#### Texte présenté:

^^^^

Lisez la nouvelle de Maud Mayeras dans L’AMOUR MATERNEL, sous la direction de Caroline Vallat – Plon, paru le 11 mai 2023.

Lien vers les éditions Syros

8 réflexions sur “Ne vois-tu rien venir ? Amélie Antoine

  1. laplumedelulu dit :

    « Raisons obscures » pour les ados. Et leurs parents. Faut éradiquer ce harcèlement. Ça me bouffe de voir que rien n’est fait en ce sens. J’ai perdu deux années de scolarité à cause de ça.
    Merci à toi pour la chronique 🙏 😘

  2. Tu imagines à quel point cette chronique me touche, pour avoir souvent échangé avec toi sur le sujet. Je pense lire ce livre, quand ça sera le moment, et ensuite je verrais si je peux le faire lire à ma fille. Un livre ô combien important mais qui devrait surtout être lu par tout le monde.

  3. Aude Bouquine dit :

    Oui pas facile ce livre mais très éclairant sur cette spirale infernale. Je vais le faire lire à ma fille mais voilà… je ne sais pas comment elle va vivre ça.

^^^^

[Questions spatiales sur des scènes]
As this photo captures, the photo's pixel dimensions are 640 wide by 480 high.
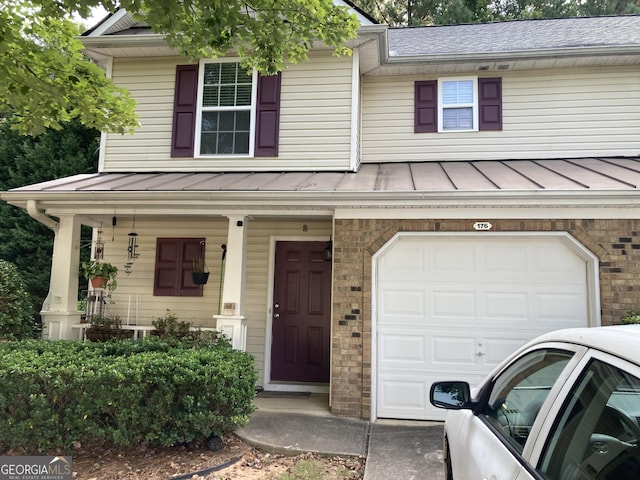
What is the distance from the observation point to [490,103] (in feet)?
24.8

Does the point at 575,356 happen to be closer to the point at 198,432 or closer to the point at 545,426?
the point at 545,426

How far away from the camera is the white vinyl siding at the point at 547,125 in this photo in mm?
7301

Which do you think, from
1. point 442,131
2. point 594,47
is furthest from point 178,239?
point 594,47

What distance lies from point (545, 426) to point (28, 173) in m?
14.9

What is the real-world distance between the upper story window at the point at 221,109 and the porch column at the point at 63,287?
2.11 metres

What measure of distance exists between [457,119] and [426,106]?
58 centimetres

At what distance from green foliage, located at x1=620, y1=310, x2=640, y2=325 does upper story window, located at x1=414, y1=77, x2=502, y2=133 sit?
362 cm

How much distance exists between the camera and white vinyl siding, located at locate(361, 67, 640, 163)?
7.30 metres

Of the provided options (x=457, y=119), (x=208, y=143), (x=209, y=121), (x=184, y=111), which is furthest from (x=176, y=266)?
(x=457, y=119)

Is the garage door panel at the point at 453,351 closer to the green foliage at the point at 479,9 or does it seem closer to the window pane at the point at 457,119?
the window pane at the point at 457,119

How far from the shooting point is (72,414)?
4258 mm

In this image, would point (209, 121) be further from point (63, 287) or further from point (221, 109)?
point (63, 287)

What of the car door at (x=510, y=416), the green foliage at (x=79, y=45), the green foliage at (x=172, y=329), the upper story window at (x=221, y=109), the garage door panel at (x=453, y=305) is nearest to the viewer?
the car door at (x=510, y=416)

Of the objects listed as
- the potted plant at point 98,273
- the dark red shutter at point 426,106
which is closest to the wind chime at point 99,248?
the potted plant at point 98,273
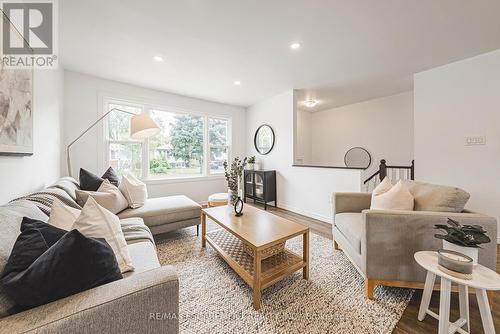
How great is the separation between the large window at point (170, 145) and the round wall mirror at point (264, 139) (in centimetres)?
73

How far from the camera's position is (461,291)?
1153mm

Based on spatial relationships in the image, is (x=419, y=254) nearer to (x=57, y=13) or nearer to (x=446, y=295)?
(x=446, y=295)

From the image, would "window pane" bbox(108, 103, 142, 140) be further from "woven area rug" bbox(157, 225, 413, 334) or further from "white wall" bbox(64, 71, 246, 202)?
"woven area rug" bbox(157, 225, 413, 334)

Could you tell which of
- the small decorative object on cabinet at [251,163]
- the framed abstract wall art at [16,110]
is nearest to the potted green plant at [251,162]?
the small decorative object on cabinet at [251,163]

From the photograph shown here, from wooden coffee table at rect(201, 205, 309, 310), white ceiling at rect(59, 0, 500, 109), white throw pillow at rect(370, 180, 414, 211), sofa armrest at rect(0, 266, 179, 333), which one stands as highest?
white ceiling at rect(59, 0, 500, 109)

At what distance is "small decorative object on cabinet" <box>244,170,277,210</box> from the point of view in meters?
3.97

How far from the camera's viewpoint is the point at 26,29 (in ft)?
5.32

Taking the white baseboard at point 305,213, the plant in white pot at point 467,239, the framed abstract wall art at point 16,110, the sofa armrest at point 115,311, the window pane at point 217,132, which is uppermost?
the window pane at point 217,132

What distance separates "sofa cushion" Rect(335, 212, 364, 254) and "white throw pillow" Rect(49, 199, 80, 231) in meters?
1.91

^^^^

#### Consignes:
1. Reproduisez fidèlement le passage de la page sur « Ne vois-tu rien venir ? » qui commence par « Merci à toi » et se poursuit jusqu'à « tout le monde. ».
2. D'après la page sur « Ne vois-tu rien venir ? », à quelle date est paru L'AMOUR MATERNEL ?
3. Rédigez la suite de la page sur « Ne vois-tu rien venir ? » à partir de son dernier commentaire.
Les entrées constituent un matériau à part.

#### Réponses par consigne:
1.
Merci à toi pour la chronique 🙏 😘

  2. Tu imagines à quel point cette chronique me touche, pour avoir souvent échangé avec toi sur le sujet. Je pense lire ce livre, quand ça sera le moment, et ensuite je verrais si je peux le faire lire à ma fille. Un livre ô combien important mais qui devrait surtout être lu par tout le monde.

2. Le 11 mai 2023.

3.
  4. J’avais lu raisons obscures qui m’avait bouleversée. J’aimerais que mon fils lise celui-ci.

  5. ~ Anaïs ~ dit :

    Sujet qui est, malheureusement, encore beaucoup trop d’actualité…

    J’espère que ta fille ne sera plus embêtée à l’avenir et qu’elle pourra vivre sa scolarité en toute sérénité 🙏🏽

  6. Aude Bouquine dit :

    Malheureusement, je pense très sincèrement que les choses vont de mal en pis. Il y a une forme d’impunité qui s’installe progressivement avec en face, des adultes qui préfèrent ne pas voir. J’en ai la démonstration tous les jours. Le travail d’Emmanuelle Piquet est essentiel dans la compréhension des causes, du mécanisme mais aussi de comment en sortir. Elle livre des clés très importantes de ce qu’il faut faire et surtout ne pas faire. L’histoire de Jean-Paul dont elle parle sur les réseaux est édifiante !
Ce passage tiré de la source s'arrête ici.